There are quite a few books from what we would think of as the 'Cardiff underground'. I notice two pamphlets by Mark Williams, a figure people told us about when we were researching the Welsh underground but who proved elusive. I think he was mainly a performance poet. Anyway, I haven’t seen these pamphlets. We see also pamphlets by Barry Edgar Pilcher.

Other works of interest would include pamphlets by Asa Benveniste, Gael Turnbull, Penelope Shuttle, George Mackay Brown, Harry Guest, Paul Evans. I must admit to an interest in works by David Grubb and David Tipton, marginal figures but ones who perhaps put something good together when the weather was favourable. There is a pamphlet by Susan Musgrave which I haven’t seen but based on other work this is probably good. She is Canadian but I think living in Britain around this time. The Snow Party by Derek Mahon is probably very good, I saw his selected poems. We have by David Tipton the pamphlet Millstone Grit including the long poem of that name. I think he was writing better poems around 1972 than later on. He claimed in a later book to have been influenced by Harry Guest, which may shed light on his intentions. Here he is pulling the camera back to allow much more information in than the conventional poem with its limiting 'lyric intensity'. The narrative is complex enough to reach a real flow. Yet the aggregate is close to the banal, the lack of introspection makes it like a TV drama showing the same events and it lacks the familiar virtues of poetry. The language has been simplified to allow so much to be said. The poem is poised on the edge of excellence yet avoids it and flows on past. He differs from Guest by having no pattern of symbolism, it is all earnestly fixed on the surface of a set of social relations.

Something missing from the list is feminism. The accepted start of modern feminism is in 1970, but in 1976 this was a momentous but private literary process, rather than something which was appearing in finished works to any great extent. mine field by Judith Kazantzis came out in 1977, the curtain is about to rise on this new sector of artistic productivity. (We do have ‘Webs on Fire’ by Penelope Shuttle, maybe this was feminist. I haven’t seen this one.)

Gardiner also lists poetry magazines. He counts 170 of them but it seems likely he missed a few. In general they were even less selective than the books, so the worthless bulk of low-grade poetry books is surrounded by an even larger bulk of low-grade poetry in magazines. It’s probably easier dealing with magazines, they are more varied and you get less worried or irritated by the incompetence of the poets. You just move on to the next thing. That Britain could fill 170 magazines with excellent poems is a claim no one would make. But, some of them were filled with terific poems.
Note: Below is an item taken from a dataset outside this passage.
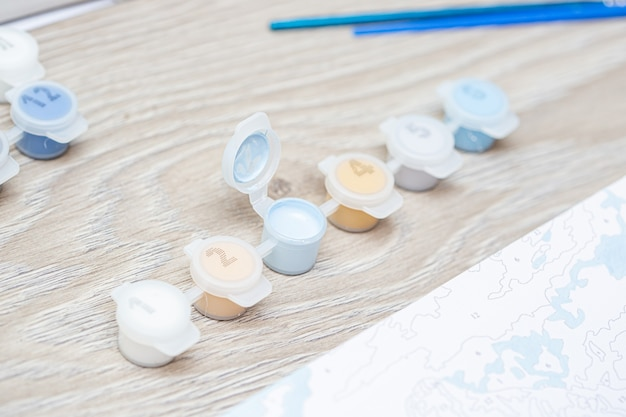Malerei kunst. zeichnen nach zahlen mit pinseln, nummerierte farben.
It may not seem sensible to regard trivial things like sex films (and drug trips) as valid tests of a liberatory project, and as grounds for rejecting it. But that is how politics works, the victors make up the rules after the game has been played. The problems with the overall social project just lead us back to the success of (many) individual works of art.

addendum on sex films

Sweet's version of the British film industry in the 70s is too striking for me to let it go without adding some context. A BFI publication, Seventies British Cinema, edited by Robert Shail, gives the figures. A total of 56 'sex comedies’ were filmed in the Seventies. (p.5) Meanwhile, 'During the course of the Seventies, the number of feature films produced more than halved from eighty-four to forty-one.' (p. xiv) So, OK, a lot of people employed in the industry in 1971 were out of work in 1977. Some of them must have worked on the sex comedies, but these did not 'take over' because by count other genres were always the large majority. (See table on page 67.) The sex comedies were cheap and since they didn't expand more than they did they obviously weren't making super-profits. Sweet says 'In the 1970s, sex comedies accounted for the bulk of British production[.]’, but Shail's figures show them as just on 10% of the production of feature films. Is this 'the bulk'? or is Sweet someone who watches too many movies?